TUE 26 - 11 - 2024
 
Date: Aug 12, 2013
Source: nowlebanon.com
Why do Egyptians hate America?
Hussain Abdul-Hussain

In the midst of the mess they call a revolution, Egyptians agree on little. But when it comes to their position on the United States, they seem to be in consensus: Most Egyptians hate America like never before.
 
And while it is understandable that the Muslim Brotherhood blames Washington for their misfortunes, the anti-American positions of General Abdul-Fatah Sissi and his supporters are mind boggling.
 
"You [Americans] left the Egyptians, you turned your back on the Egyptians and they won’t forget that," Sissi told The Washington Post's Lally Weymouth. 
 
It is hard to tell what Sissi meant when he said America had turned its back on Egypt. Year after year, since 1979, the United States has generously shipped $1.5 billion USD of military hardware and assistance to Sissi's army, making Egypt the second largest recipient of U.S. foreign aid after Israel. U.S. aid makes up one-third of the Egyptian army's $4.5 billion USD annual budget. The aid package is equivalent to half a percentage point of Egypt's GDP.
 
But despite all the money Washington gives Egypt, Americans get "you turned your back on us" from Cairo's strongman.
 
Looking deeper, it is easy to find the disconnect between Sissi's words and his deeds. America's $1.5 billion USD has guaranteed navigation for itself and its allies through the Suez Canal. It has also bought flight rights for U.S. military aircraft roaming the region. The U.S. aid has also secured – even if intermittently – the Egyptian border with Israel against terrorists, brigands, and other sorts of outlaws.
 
Like his predecessors, Sissi has delivered on America's strategic interests in Egypt. Also like his predecessors, Sissi has been talking out of both sides of his mouth: Praising links with Washington in private, and trashing the United States in public, in a way designed to win him popular support.
 
In fact, Sissi subscribes to the favorite Egyptian, and overall Arab, idea of blaming outsiders for domestic failures. "The U.S. interest and the popular will of the Egyptians don’t have to conflict. We always asked the U.S. officials to provide advice to the former president to overcome his problems," he told Weymouth.
 
So Sissi is angry with the U.S. for its presumed failure in advising toppled President Mohamed Morsi.
 
But why is Morsi's miserable performance Washington's problem? And what did America do that Sissi did not do? After all, the U.S. accepted the will of the Egyptian people by dealing with a long-time "frenemy," the elected Muslim Brotherhood, just like Sissi accepted Morsi's election and Morsi's decree to retire senior army officers Hussein Tantawi and Sami Anan. The decree opened the way for Sissi to become army chief and defense minister in the Muslim Brotherhood's cabinet.
 
Maybe, through joining Morsi's government, Sissi was giving the Brotherhood a chance, so why should the United States be blamed for having done the same?
 
Since the July 3 coup, a frenzy has swept most Egyptians, even the sanest among them. It made them go into confrontation with anyone who did not subscribe to their version of democracy, where rallies substitute ballot boxes as a measure of popular will.

- SUPPLIED INFORMATION:
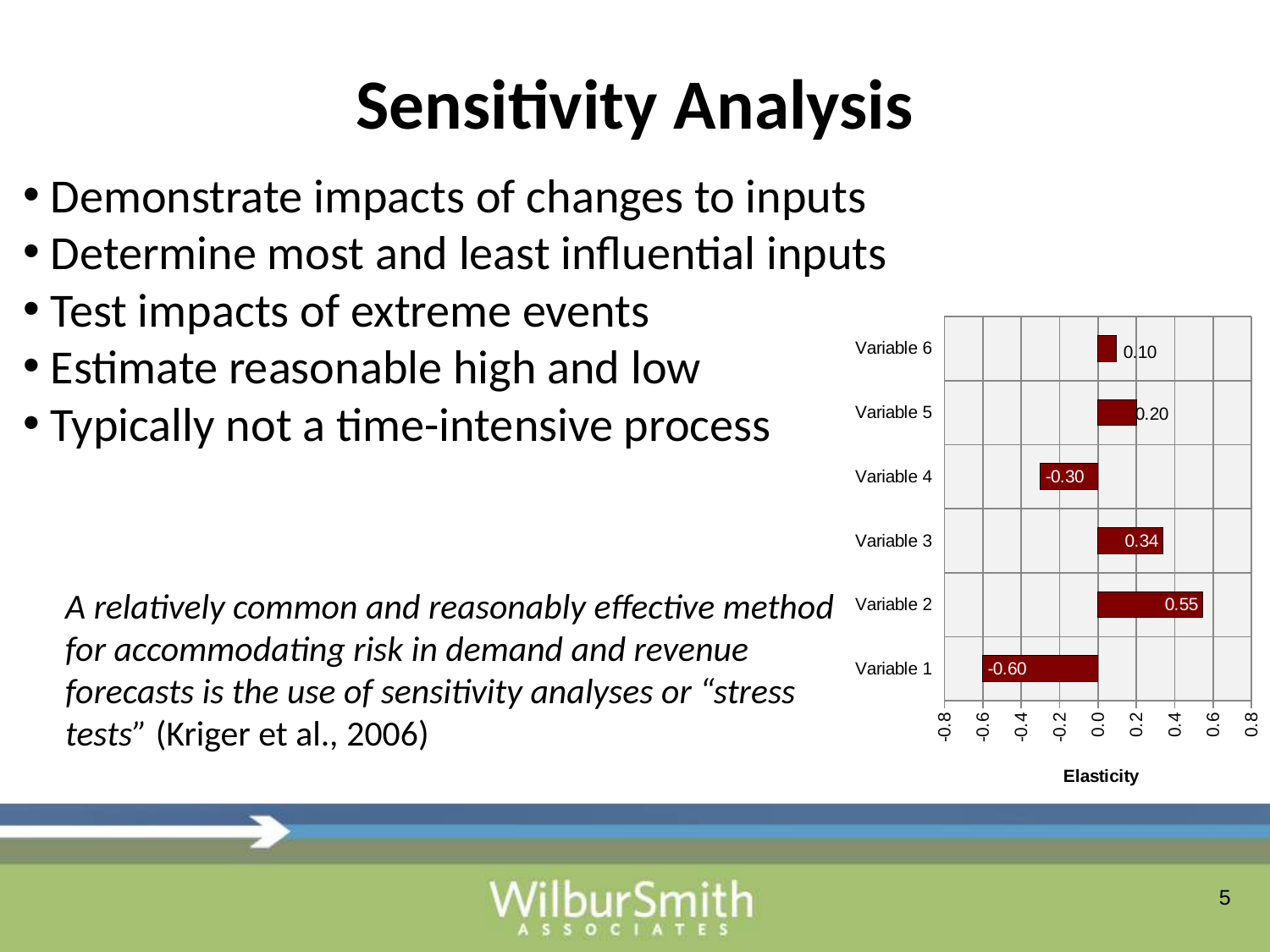
What is the difference between the elasticity values of Variable 5 and Variable 6? 0.10 What is the difference between the elasticity values of Variable 2 and Variable 3? 0.21 What is the elasticity value for Variable 2? 0.55 Which variable has the lowest elasticity value? Variable 1 Which has a larger elasticity value, Variable 3 or Variable 5? Variable 3 What is the elasticity value for Variable 1? -0.60 What is the title of the horizontal axis of the chart? Elasticity How many variables are plotted in the chart? 6 What is the elasticity value for Variable 4? -0.30 Which variable has the highest elasticity value? Variable 2 What kind of chart is shown on the slide? Bar chart What is the elasticity value for Variable 6? 0.10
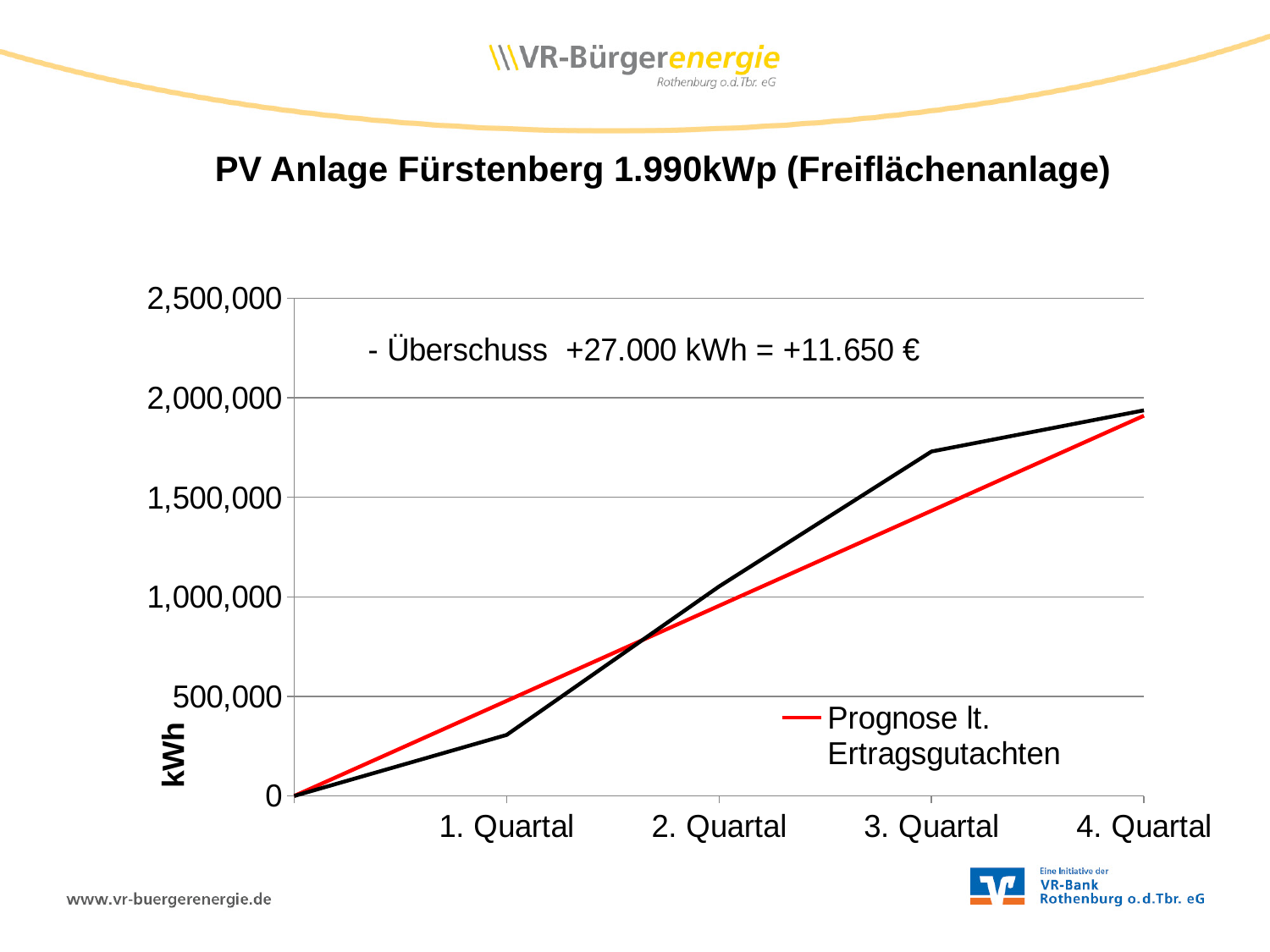
Is the value of the black line at 1. Quartal greater or less than 500,000? less What is the name of the series shown in the legend? Prognose lt. Ertragsgutachten Is the value of the black line at 4. Quartal greater or less than 2,000,000? less How many series does the chart legend list? 1 How many quarters are labeled on the x axis? 4 Is the value of the red Prognose line at 3. Quartal greater or less than 1,000,000? greater What kind of chart is shown on the slide? line chart At 1. Quartal, which line is higher: the red Prognose line or the black line? the red Prognose line Do the lines rise or fall from left to right along the x axis? rise What is the label of the y axis? kWh At 3. Quartal, which line is higher: the red Prognose line or the black line? the black line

- ABOUT THIS EXERCISE: In the article on Egyptian views of America, what share of the Egyptian army's annual budget does U.S. aid make up? The lines above play no part here.

- RESPONSE: One-third.